Chapter 4 Enhancing Biological Data With Environmental Data

About:

This section of the repository contains information and code detailing how we enhance the biological catch data samples/observations with environmental data, eventually using these environmental data as covariates in the fitted species distribution model.

4.1 Steps

There are three key steps to this stage: first extracting information from static (i.e., time-invariant) environmental variables, then extracting information for dynamic variables and finally merging these data with the tidy occupancy dataframe. The code for completing these steps is in the TargetsSDM GitHub repository, where we leverage functions in the enhance_r_funcs.R script, and in the combo_functions.R script.

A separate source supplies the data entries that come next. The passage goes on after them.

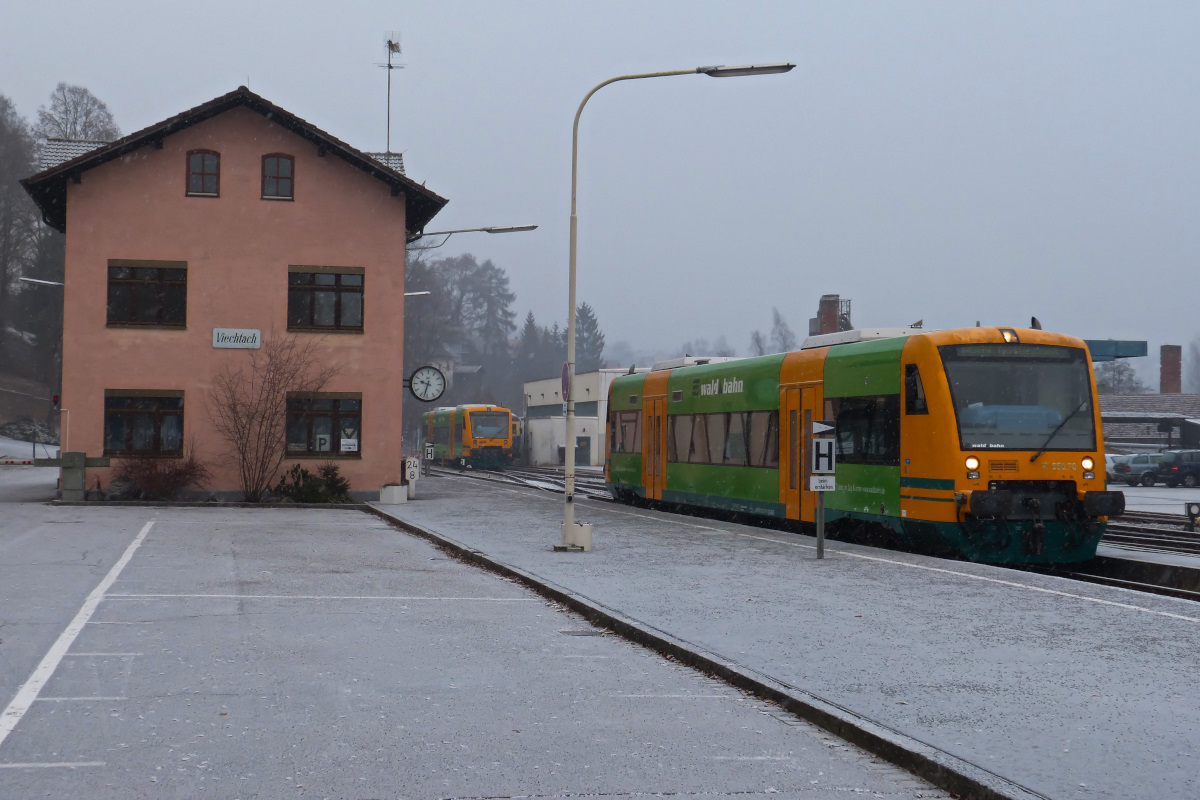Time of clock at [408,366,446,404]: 9:32
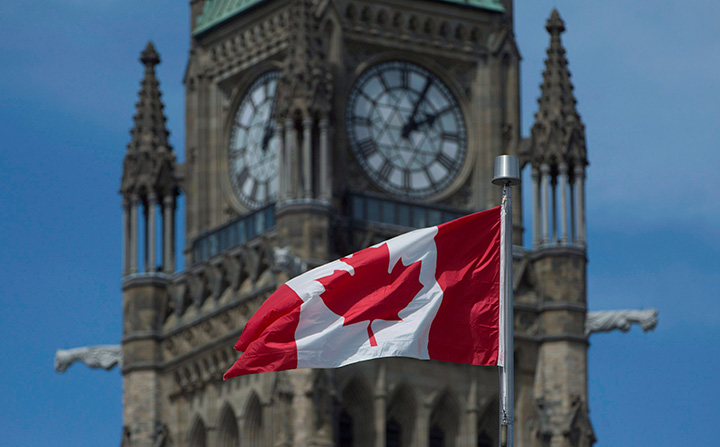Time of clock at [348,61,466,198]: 2:04
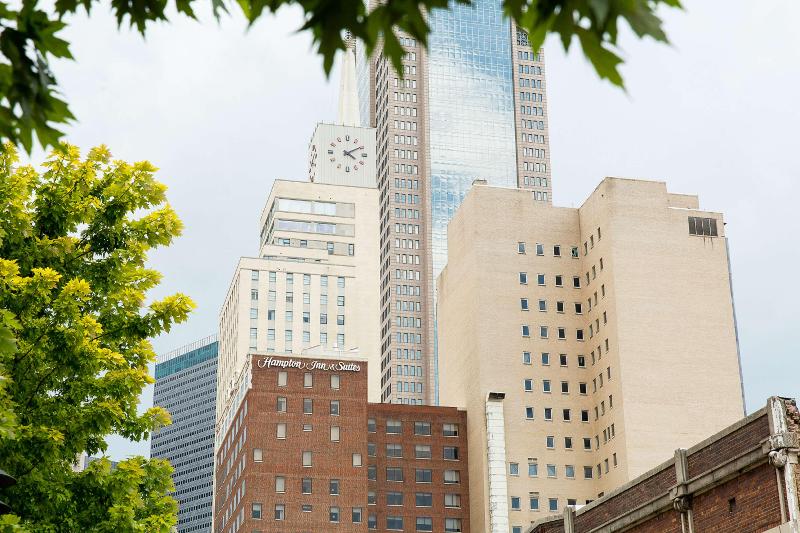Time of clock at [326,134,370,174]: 4:09
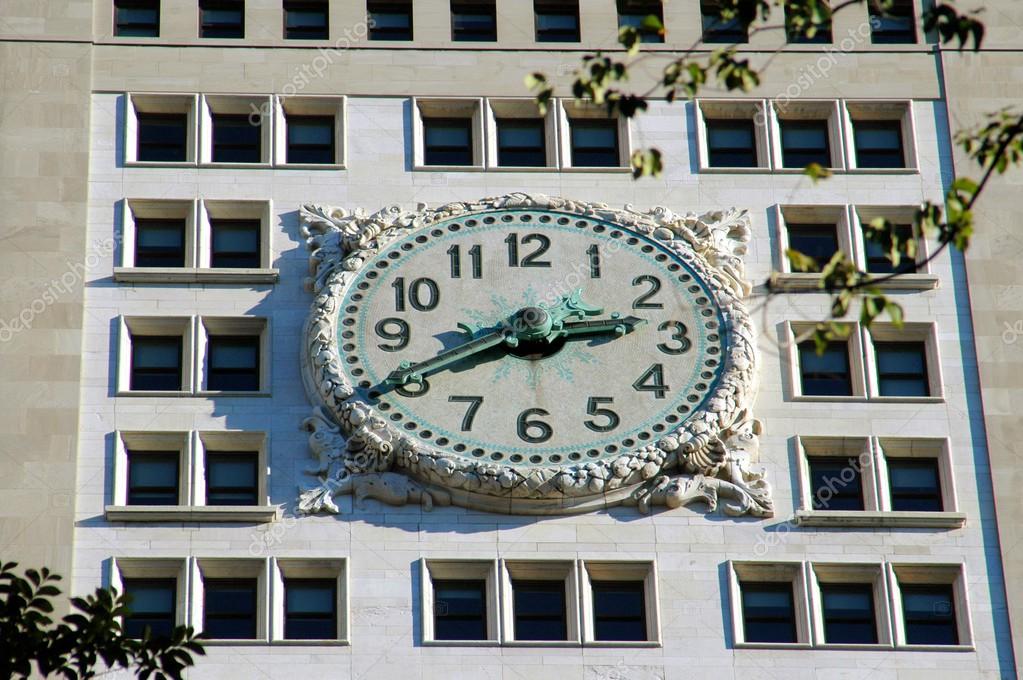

  1. Extracting information from static environmental variables. We use the static_extract function to extract information for each of the raster layers in the data/covariates/static at each of the unique tow locations.

  2. Extracting information from dynamic environmental variables. To extract information for dynamic variables, we use the dynamic_extract function. Rather than the simple point/raster overlay completed with the static_extract function, the dynamic_extract function has more flexibility to summarize the dynamic environmental variables across different time scales (e.g., monthly, seasonal, annual averages or 90-day averages) and then complete the extraction at each unique tow location.

  3. Enhancing biological data with environmental data. The final step in this stage merges the tow information with environmental variables to the biological catch data tidy occupancy dataframe using the make_tidy_mod_data function.

Along with these key steps, we have also written a function to facilitate rescaling the environmental variables. rescaling isn’t always necessary, depending on the variables and the distribution modeling approach being used. With the VAST models, rescaling the variables is recommended. We center and scale each of the variables with the rescale_all_covs function and then retain the scaling parameters for future use with the get_rescale_params function.

4.2 Output

The product for this stage is a tidy model dataframe, where each row contains information on the location of the tow, the catch of a species, and the environmental variables at the tow location.

4.3 Next stages

From this stage, the tidy model dataframe is confronted with the seasonal VAST species distribution model.